Copy out the stretch from the start of the records through the line containing "Which category has the largest", keeping every word unchanged. Leave the pictures out of your answer.

**GIVEN DATA**.
::::

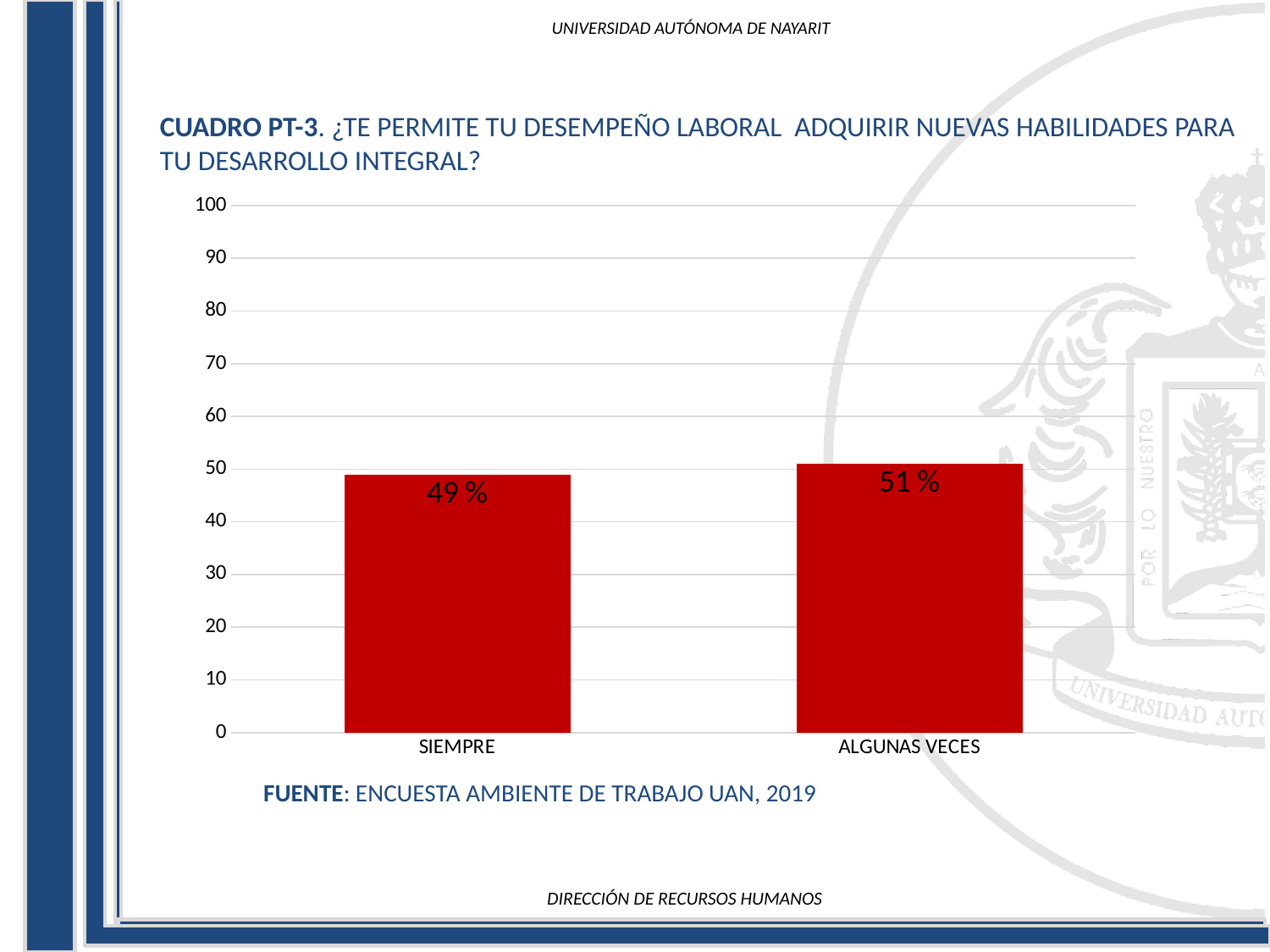
Which category has the highest value? ALGUNAS VECES What is the value for SIEMPRE? 49 % What colour are the bars in the chart? red What is the difference between the values for ALGUNAS VECES and SIEMPRE? 2 % Is the value for ALGUNAS VECES greater or less than 50? greater What is the value for ALGUNAS VECES? 51 % Which category has the lowest value? SIEMPRE Is the value for SIEMPRE greater or less than 50? less Which is larger, the value for SIEMPRE or the value for ALGUNAS VECES? ALGUNAS VECES What kind of chart is shown on the slide? bar chart What is the maximum value shown on the vertical axis? 100 How many categories are shown on the x axis? 2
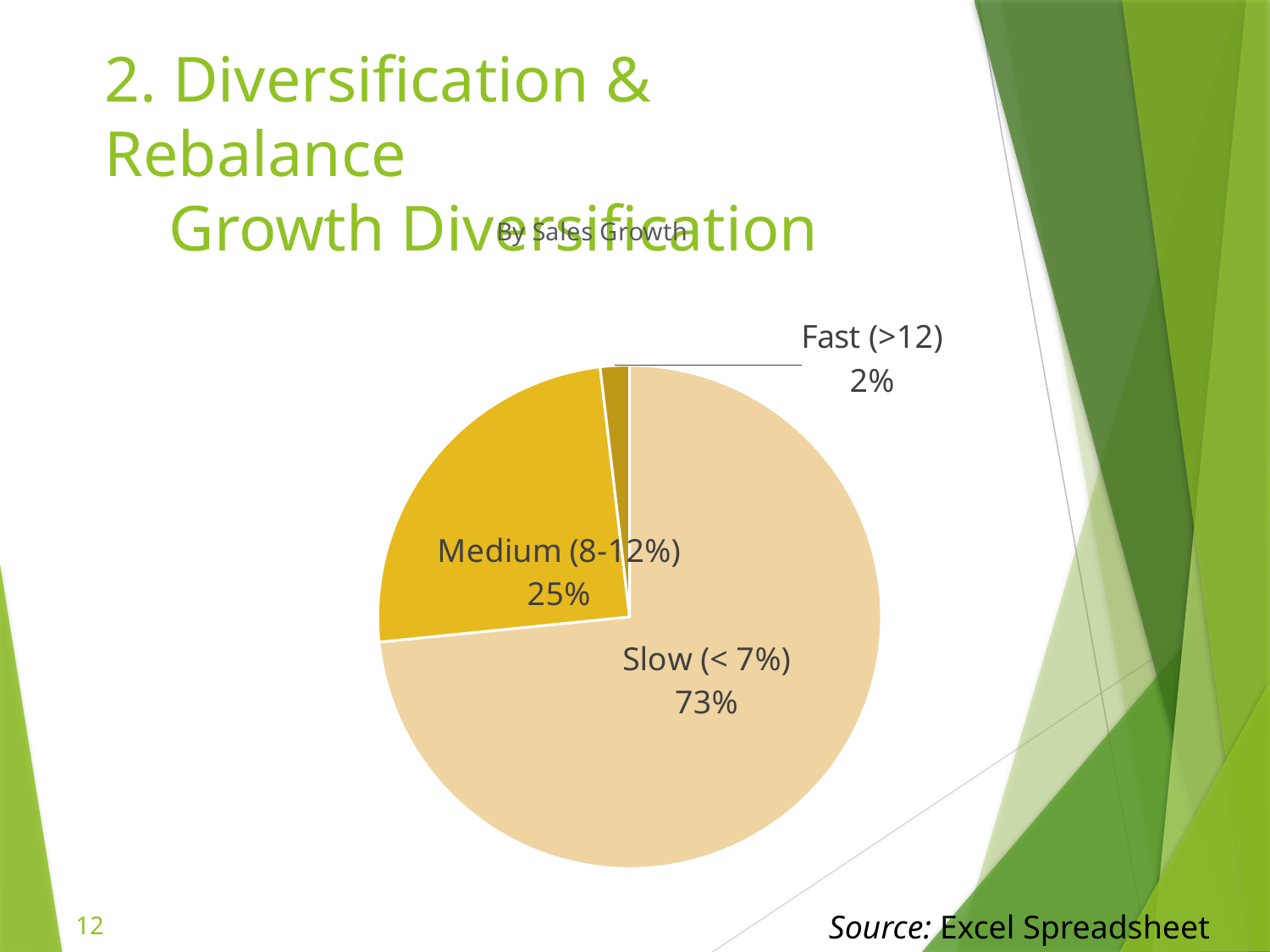
Which category has the largest slice of the pie? Slow (< 7%) Which category has the smallest slice of the pie? Fast (>12) What source is cited for the chart at the bottom of the slide? Excel Spreadsheet What is the difference in percentage points between the Medium (8-12%) and Fast (>12) slices? 23 What is the difference in percentage points between the Slow (< 7%) and Medium (8-12%) slices? 48 What share of the pie is Medium (8-12%)? 25% What share of the pie is Fast (>12)? 2% What is the chart's title? By Sales Growth What share of the pie is Slow (< 7%)? 73% How many slices does the pie chart have? 3 Which is larger, the Medium (8-12%) slice or the Fast (>12) slice? Medium (8-12%) What kind of chart is shown on the slide? pie chart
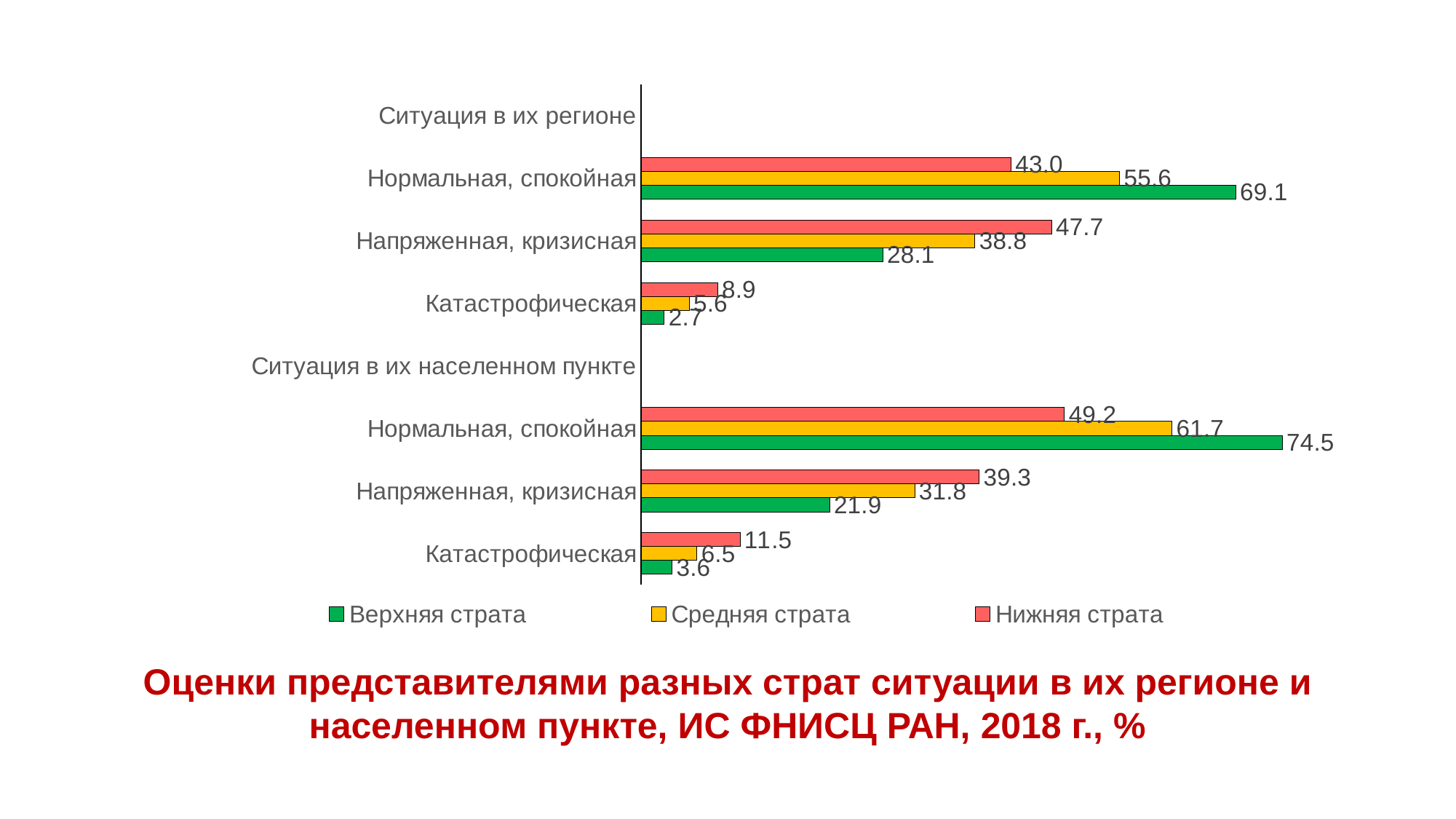
What kind of chart is shown on the slide? Bar chart What is the value for Нижняя страта for 'Напряженная, кризисная' under 'Ситуация в их населенном пункте'? 39.3 What is the difference between the Нижняя страта and Верхняя страта values for 'Напряженная, кризисная' under 'Ситуация в их регионе'? 19.6 How many series does the legend list? 3 Which series has the lowest value for 'Катастрофическая' under 'Ситуация в их населенном пункте'? Верхняя страта What is the value for Нижняя страта for 'Катастрофическая' under 'Ситуация в их населенном пункте'? 11.5 Which series has the highest value for 'Нормальная, спокойная' under 'Ситуация в их населенном пункте'? Верхняя страта What is the value for Средняя страта for 'Катастрофическая' under 'Ситуация в их регионе'? 5.6 Which is larger: the Средняя страта value for 'Нормальная, спокойная' under 'Ситуация в их регионе' or under 'Ситуация в их населенном пункте'? Ситуация в их населенном пункте Which colour represents Нижняя страта in the chart? Red What is the difference between the Верхняя страта values for 'Нормальная, спокойная' in the two groups (населенный пункт minus регион)? 5.4 What is the value for Верхняя страта for 'Нормальная, спокойная' under 'Ситуация в их регионе'? 69.1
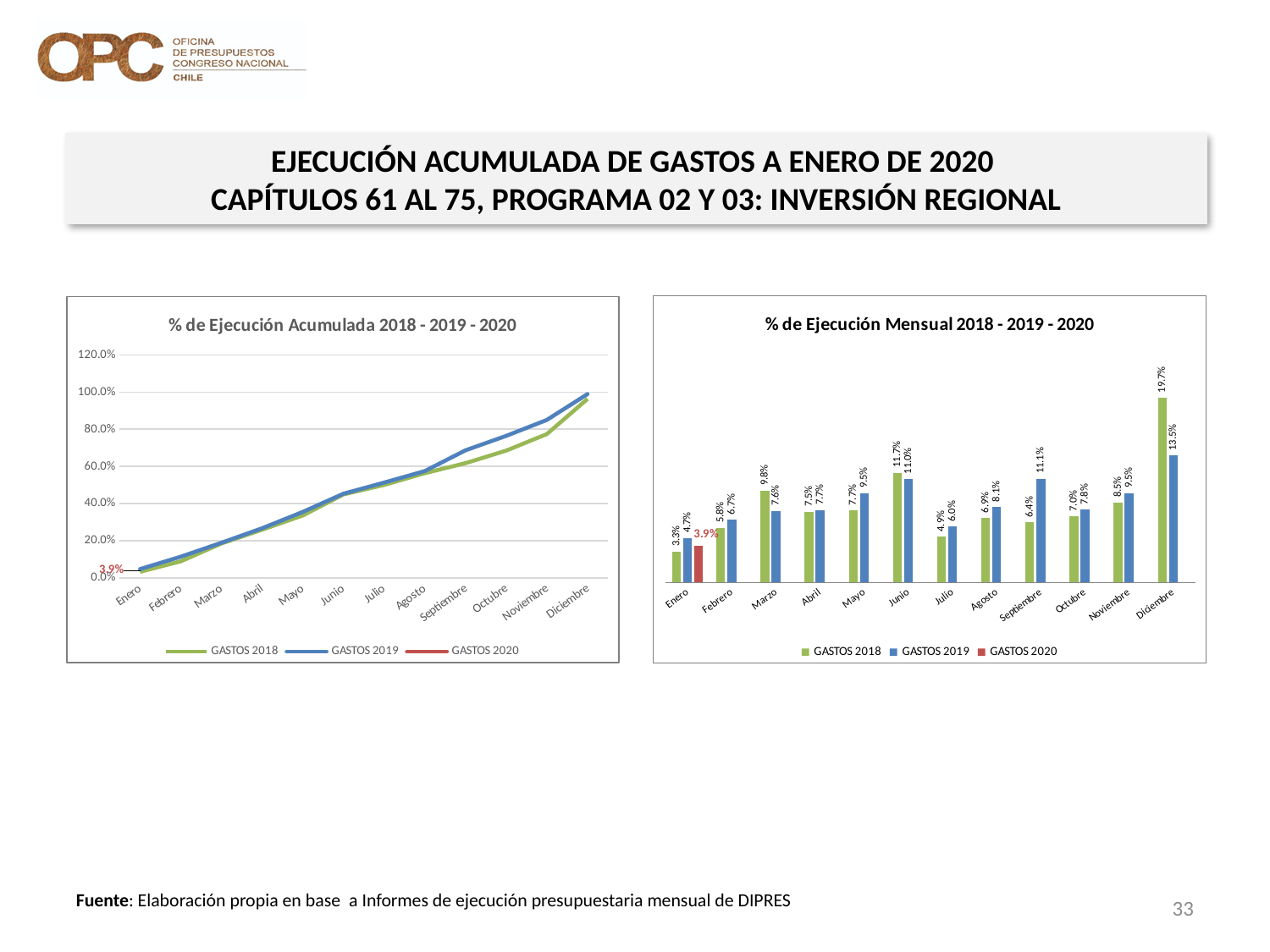
In the chart titled '% de Ejecución Mensual 2018 - 2019 - 2020', which series has the larger value in Marzo, GASTOS 2018 or GASTOS 2019? GASTOS 2018 In the chart titled '% de Ejecución Mensual 2018 - 2019 - 2020', what is the difference between GASTOS 2018 and GASTOS 2019 in Diciembre? 6.2 percentage points In the chart titled '% de Ejecución Mensual 2018 - 2019 - 2020', how many series does the legend list? 3 In the chart titled '% de Ejecución Mensual 2018 - 2019 - 2020', how many months are shown on the x axis? 12 What kind of chart is the one titled '% de Ejecución Acumulada 2018 - 2019 - 2020'? Line chart In the chart titled '% de Ejecución Acumulada 2018 - 2019 - 2020', is the value for GASTOS 2019 in Diciembre greater or less than 80.0%? greater In the chart titled '% de Ejecución Mensual 2018 - 2019 - 2020', what is the value for GASTOS 2019 in Septiembre? 11.1% In the chart titled '% de Ejecución Acumulada 2018 - 2019 - 2020', do the GASTOS 2018 values rise or fall from Enero to Diciembre? Rise In the chart titled '% de Ejecución Mensual 2018 - 2019 - 2020', what is the value for GASTOS 2018 in Diciembre? 19.7% In the chart titled '% de Ejecución Acumulada 2018 - 2019 - 2020', what is the value for GASTOS 2020 in Enero? 3.9% In the chart titled '% de Ejecución Mensual 2018 - 2019 - 2020', which month has the highest value for GASTOS 2018? Diciembre In the chart titled '% de Ejecución Mensual 2018 - 2019 - 2020', which month has the lowest value for GASTOS 2019? Enero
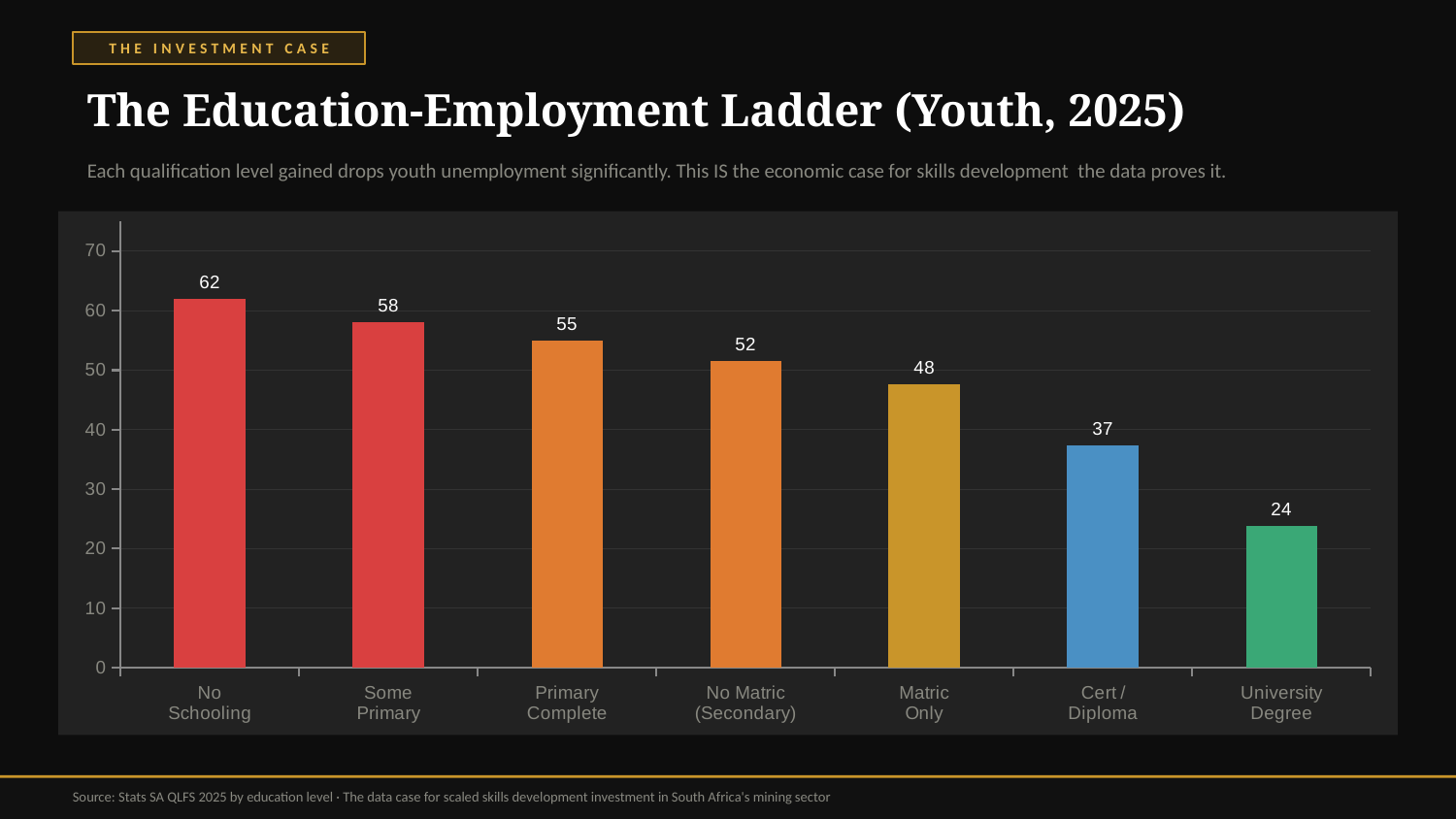
What kind of chart is shown on the slide? Bar chart What is the value for University Degree? 24 What is the difference between the values for Matric Only and Cert / Diploma? 11 Which is larger, the value for Some Primary or the value for Primary Complete? Some Primary Which category has the highest value? No Schooling How many categories are shown on the x axis? 7 What is the difference between the values for No Schooling and University Degree? 38 Do the values rise or fall moving from left to right along the x axis? Fall What is the value for No Schooling? 62 What is the value for Matric Only? 48 Which category has the lowest value? University Degree What is the value for Cert / Diploma? 37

::::

**TASK OUTPUT**.
Which category has the highest value? ALGUNAS VECES What is the value for SIEMPRE? 49 % What colour are the bars in the chart? red What is the difference between the values for ALGUNAS VECES and SIEMPRE? 2 % Is the value for ALGUNAS VECES greater or less than 50? greater What is the value for ALGUNAS VECES? 51 % Which category has the lowest value? SIEMPRE Is the value for SIEMPRE greater or less than 50? less Which is larger, the value for SIEMPRE or the value for ALGUNAS VECES? ALGUNAS VECES What kind of chart is shown on the slide? bar chart What is the maximum value shown on the vertical axis? 100 How many categories are shown on the x axis? 2
Which category has the largest slice of the pie? Slow (< 7%) Which category has the smallest slice of the pie? Fast (>12) What source is cited for the chart at the bottom of the slide? Excel Spreadsheet What is the difference in percentage points between the Medium (8-12%) and Fast (>12) slices? 23 What is the difference in percentage points between the Slow (< 7%) and Medium (8-12%) slices? 48 What share of the pie is Medium (8-12%)? 25% What share of the pie is Fast (>12)? 2% What is the chart's title? By Sales Growth What share of the pie is Slow (< 7%)? 73% How many slices does the pie chart have? 3 Which is larger, the Medium (8-12%) slice or the Fast (>12) slice? Medium (8-12%) What kind of chart is shown on the slide? pie chart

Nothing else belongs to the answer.